A couple more points I’d like to make:


1. To suggest that the U.S. is winning while the stock market of the second largest economy, which houses a huge number of buyers of U.S. (and the rest of the world’s) products and services (GM sells more cars in China than it does in the U.S., China is a huge market for U.S. technology, etc.) has recently careened into bear market territory loses sight of the global nature of today’s world, and of how closely correlated the world’s equity markets are. 


In the following chart I tried to catch all of the notable selloffs in Chinese stocks (peak to trough) since just before the 2008 recession. The red rectangles highlight those times when U.S. stocks ultimately followed China lower, green highlights where they bucked the trend, yellow highlights present circumstances:   click to enlarge


My point, clearly investors should be rooting for Chinese stocks right about now! As 60% of the time since the 2007 peak U.S. stocks have declined in sympathy with selloffs in Chinese stocks.


2. The President stated the following this weekend:

“Because of Tariffs we will be able to start paying down large amounts of the $21 Trillion in debt that has been accumulated, much by the Obama Administration, while at the same time reducing taxes for our people. At minimum, we will make much better Trade Deals for our country!”

If he means it, that’s really really scary! Taxing U.S. imports is by definition taxing U.S. consumers. Stating that “at the same time reducing taxes for our people” is nothing more than the old bate and switch. The scary part about this form of bate and switch is the monster risk it imposes on the economy.


Economist Arnold Kling in his excellent book Learning Economics plain and simply spells it out (this is from 2004 by the way):   emphasis mine

“With the political season upon us, you will hear that we are losing manufacturing jobs to China. The new Commerce bureaucrat will be tasked with looking into this. I wonder how the assistant secretary will decide what is the “correct” number of manufacturing jobs that belongs in the United States. I wonder how he or she will decide which of those jobs China ought to give back.

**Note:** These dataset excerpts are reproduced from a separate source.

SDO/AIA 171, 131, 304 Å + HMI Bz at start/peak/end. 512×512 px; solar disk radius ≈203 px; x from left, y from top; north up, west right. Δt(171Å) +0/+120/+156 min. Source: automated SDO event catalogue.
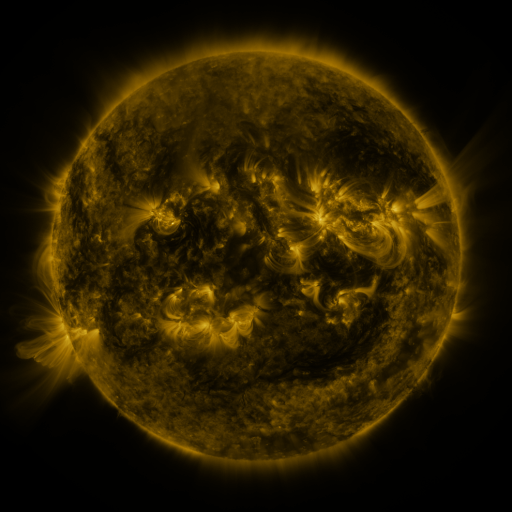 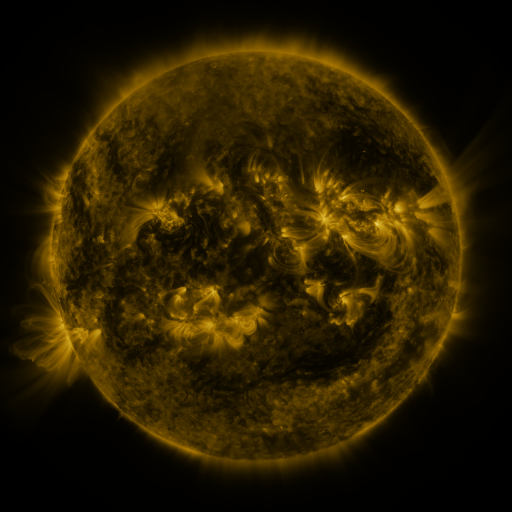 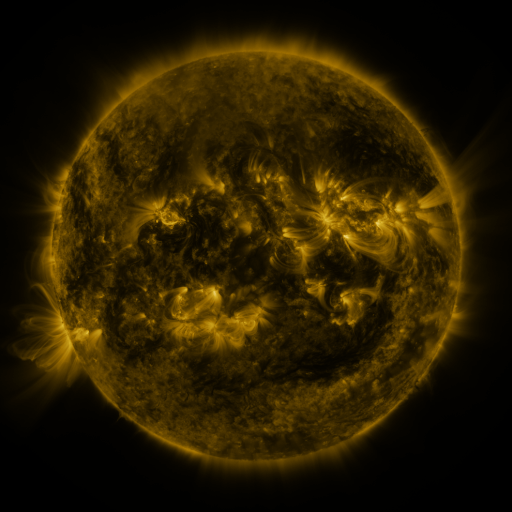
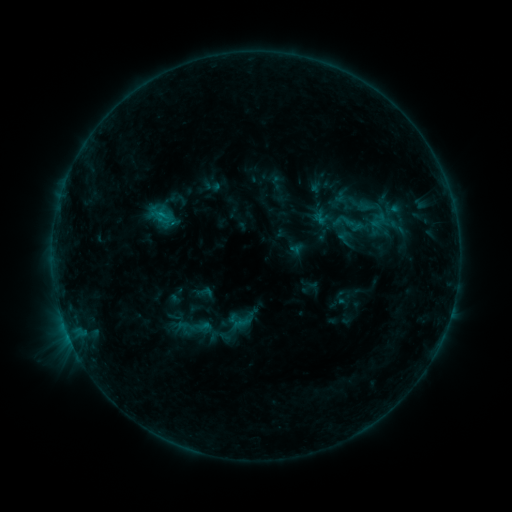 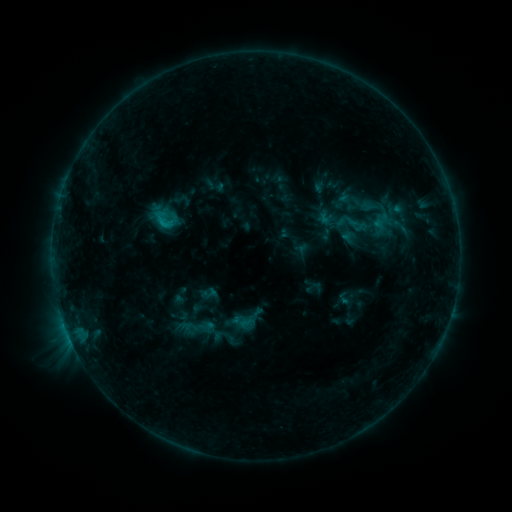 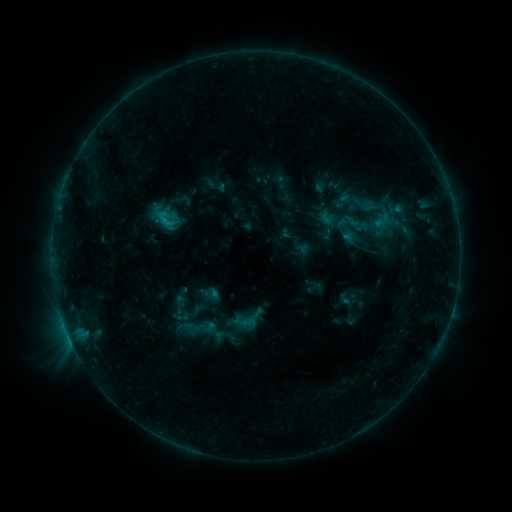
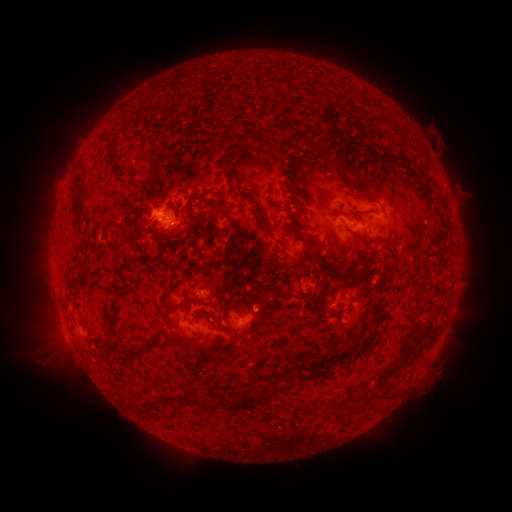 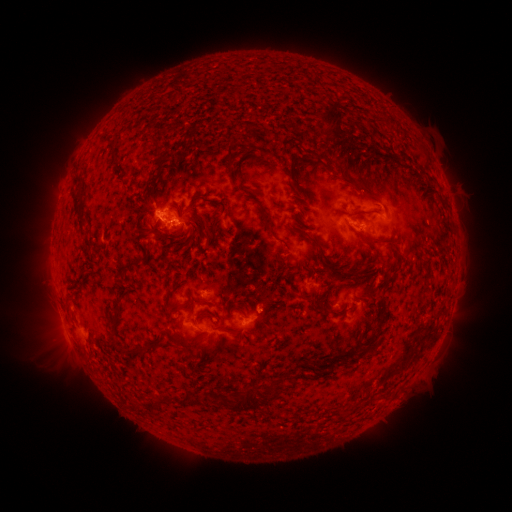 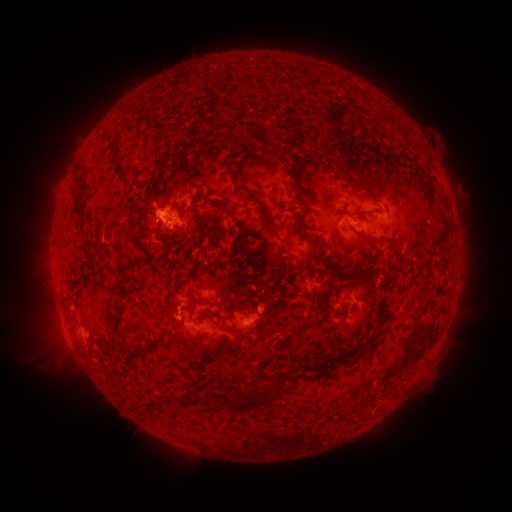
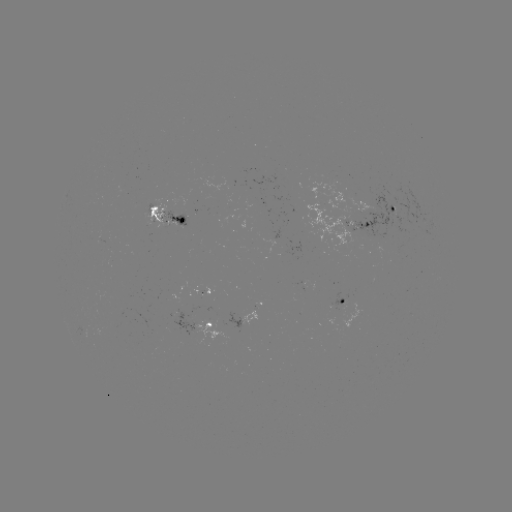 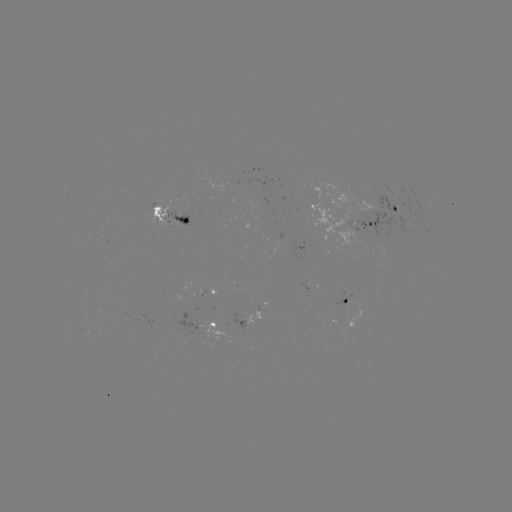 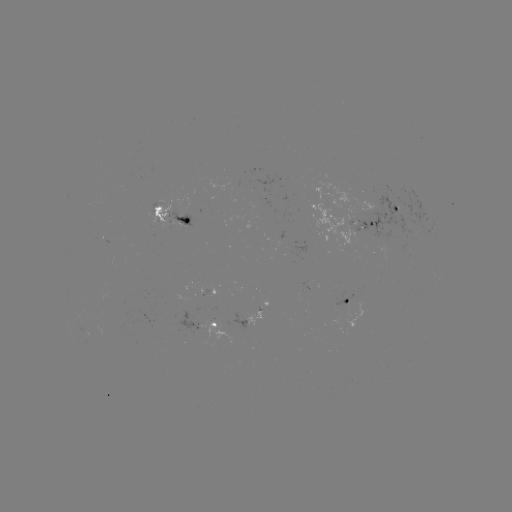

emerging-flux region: (346, 290, 351, 307)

It used to be that China had central planners who would do that sort of analysis. But they did away with central planning in their manufacturing export sector, and that is what enabled them to begin to compete.

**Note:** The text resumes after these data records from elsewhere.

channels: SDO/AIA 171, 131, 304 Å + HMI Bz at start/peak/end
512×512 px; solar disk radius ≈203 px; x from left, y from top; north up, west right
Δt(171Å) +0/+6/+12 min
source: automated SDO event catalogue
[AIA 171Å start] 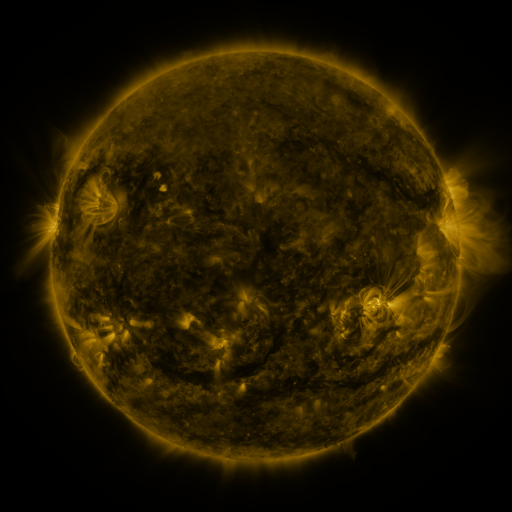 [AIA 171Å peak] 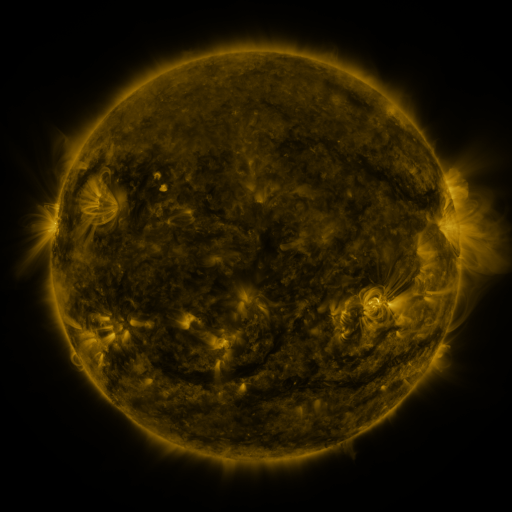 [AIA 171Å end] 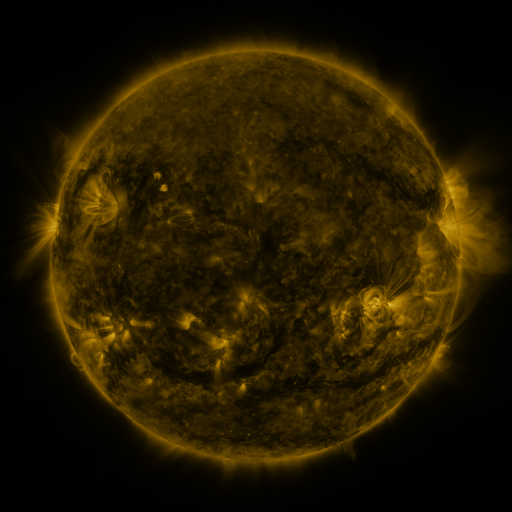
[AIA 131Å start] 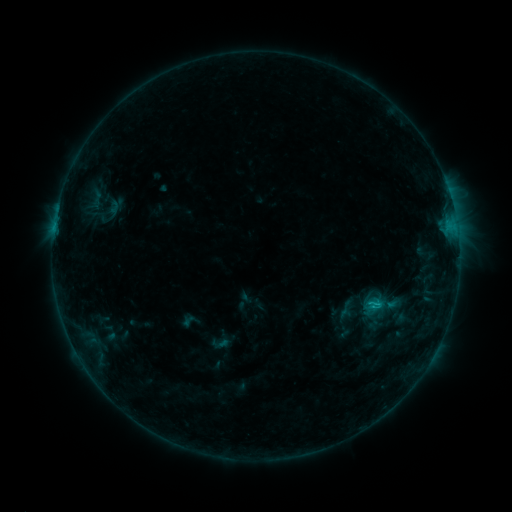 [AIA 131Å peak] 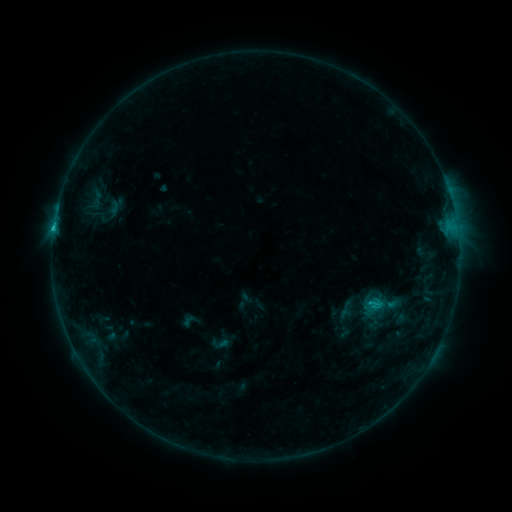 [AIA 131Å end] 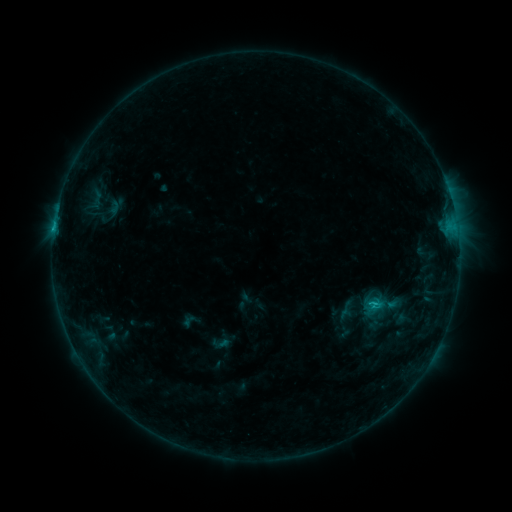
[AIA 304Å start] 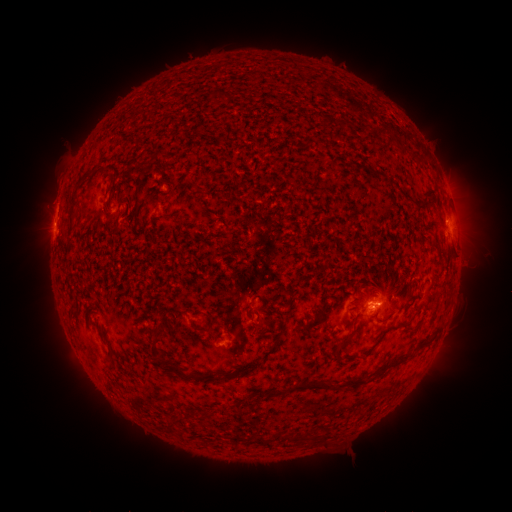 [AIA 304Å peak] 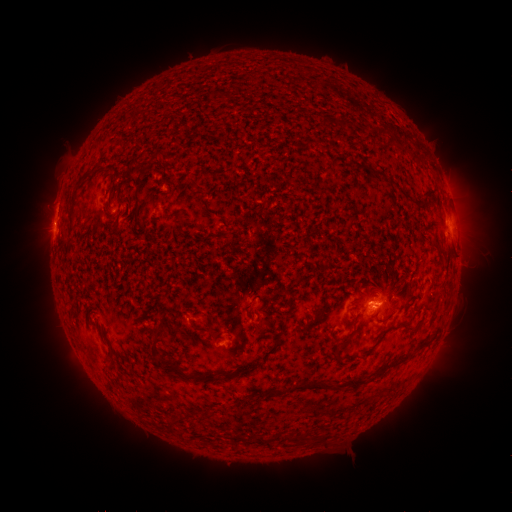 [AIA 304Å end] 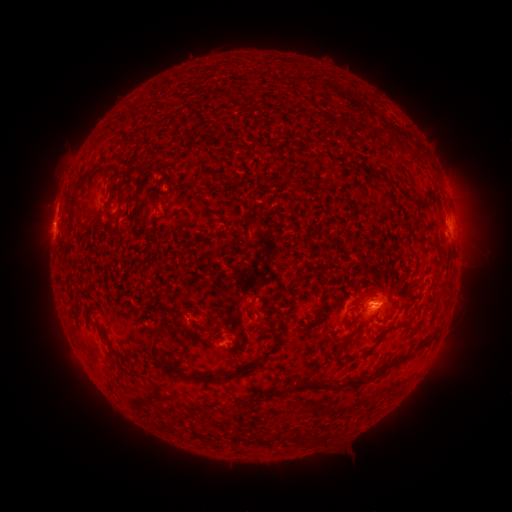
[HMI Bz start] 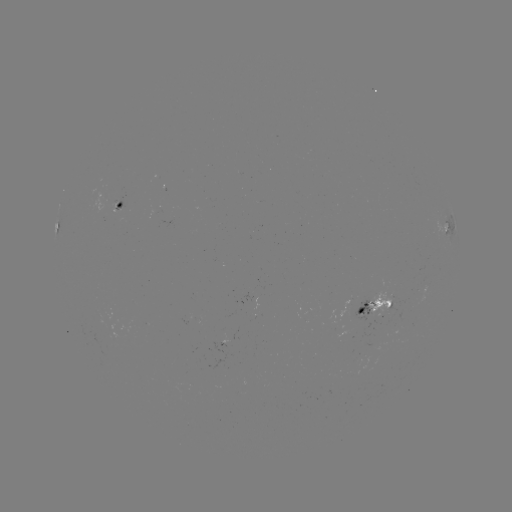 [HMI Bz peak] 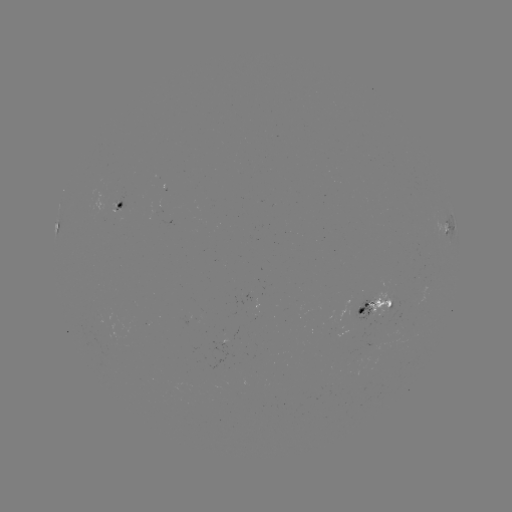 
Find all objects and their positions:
B9.4 flare: (54, 231)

I doubt that we have anything to gain by turning to central planning—or to any form of government management of trade. When other countries, including China, try to manipulate trade, they mostly hurt themselves. We should not follow suit.”

So this China fear mongering has proven to be politically expedient in the past. In fact I recall Obama going there big time as well. You certainly heard a ton of it during the last campaign, equally from both sides of the aisle (there was virtually no distinguishing Sanders form Trump on the topic of trade). It’s just that President Trump is now taking it to a whole new level.